Last updated on May 31st, 2019
I’m not sure why, but I’ve always been a fan of loud horns. And if you’ve clicked, I’m guessing you might also have the same guilty vice. So when I passed on from my beloved 2015 Kawasaki Ninja 300 ABS (with its Hella Supertones) to a new 2017 Kawasaki Ninja 650 ABS, you can be sure a motorcycle horn upgrade was somewhere on the To-Do list. This is that. After all, there’s nothing like scaring the bejeezus out of someone trying to merge in to you with a 139db air horn, is there?
To be honest, I was perfectly happy with my Hellas. But it was annoying to have two separate horns to install and wire. This time I was curious about going with a pneumatic air horn like the Stebel Nautilus. As opposed to your typical piezoelectric horn, like the OEM model or the Hellas. Hopefully it would be louder than the Hellas, too. While I had my doubts, eventually I was able to find a viable spot and mounting solution for the horn on this bike. Here I’m going to go over the motorcycle air horn upgrade process.
I based this motorcycle horn upgrade DIY on the 2017 Kawasaki Ninja 650. That makes this How-To equally applicable to the Kawasaki Z650. Nonetheless, even if you’re looking to install a Stebel Nautilus Air Horn on any vehicle, you might find some inspiration here.
Tool Requirements: Intermediate
Time: A weekend project
Cost: 40$ Approx.
While the bike above isn’t my bike (I don’t have any clip of the “before”), it will give you a good idea of the expected outcome. In it you’ll get a good idea of what an air horn sounds like. Not to mention how much louder it is than stock. That’s why a motorcycle horn upgrade is such an awesome mod.
What you’ll need
The following list is mainly so you can make sure you have everything available before starting the project. I expect most people to already have most tools and supplies in their garage. Some other typical tools are also needed for this motorcycle horn upgrade mod, like ratchets or wrenches. Items within parenthesis mean useful, but not crucial.
- Stebel Nautilus Air Horn – This is one of the best reviewed compact air horns, so it’s what we’ll use in this motorcycle horn upgrade. In theory it puts out 139 dB which is as much as you’re going to get with that footprint. And keep in mind that the dB scale is logarithmic. As in a 139 dB horn is about twice as loud as a 133 dB horn. They also have it in Chrome if that’s your thing.
- Steel Shelf Bracket – We’ll be using it to fabricate a bracket for the horn.
- 12v 30 Amp Waterproof 5 Pin Relay w/ Diode – To handle the added amperage of the air horn. You shouldn’t connect the upgraded motorcycle horn directly to the OEM horn wiring.
- Bench Grinder – To shape the brackets.
- Caliper – For precision measurements. Using a ruler instead isn’t ideal, but it’s doable.
- Flush Cutters – These are a godsend for working with the wiring.
- Multimeter – You saw this one coming, didn’t you?
- Ratcheting Crimping Tool – If you crimp connectors with any frequency and haven’t ever tried a ratcheting crimping connector, you’re missing out. Get one and you’ll understand why crimping is better than soldering on vehicles.
- Metal Saw – Or any other saw. I used this for cutting the shelf bracket.
----------------------------------------
Exercise description:
Resume the guide on upgrading a motorcycle horn to an air horn, writing on from its final line.

Given information:
----------------------------------------
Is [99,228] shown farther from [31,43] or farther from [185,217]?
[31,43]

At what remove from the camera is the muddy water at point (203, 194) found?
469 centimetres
----------------------------------------
Exercise result:
- Tungsten Carbide Scribe – We’ll use this to mark the cutting points on the metal components.
- 10 or 12 AWG Wire – This will go from the battery terminals to the motorcycle horn upgrade.
- 10 AWG Waterproof Mini Fuse Holder – To avoid letting the smoke outta the bike.
- 10mm Drill Bit – To attach the horn to the bracket.
- 20-40 Amp Mini Fuse – A fuse for the fuse holder. Keep in mind that the air horn takes around 20 amps.
- Adhesion Promoter – I love this stuff. I’ll be using it later to help keep the adhesive heatshield in place.
- Adhesive Heatshield – Given how close the pneumatic horn is to the exhaust, I’d emphatically recommend this if you want it to last.
- Blue Threadlocker – What self-respecting DIY would not include some Loctite?
- (Expandable Braided Sleeve) – Between 2-8mm in diameter, to protect and conceal the upgraded horn wiring.
- Gun Blue – To recoat the bare metal, protecting it from rust.
- (Liquid Electrical Tape) – We’ll use this to protect any wiring from corrosion.
- Terminal Assortment – Spade and ring terminals, mostly. You’ll be using a handful of these.
- Zip Ties – Used to secure the extra wiring once we finish.
Motorcycle Horn Upgrade – Stebel Nautilus Air Horn Install, Step-by-Step
Step 1 – Remove the fairings
All the wiring you will need to access is pretty much on the left side of the bike. If you are thinking about taking on this project, you probably know everything you need to know about how to remove all the fairings off this bike. So unless you have specific questions (direct them to the comments below), I’ll skip over this part. Removing the tank will also be just about necessary. In any case, removing it is easily and quickly done.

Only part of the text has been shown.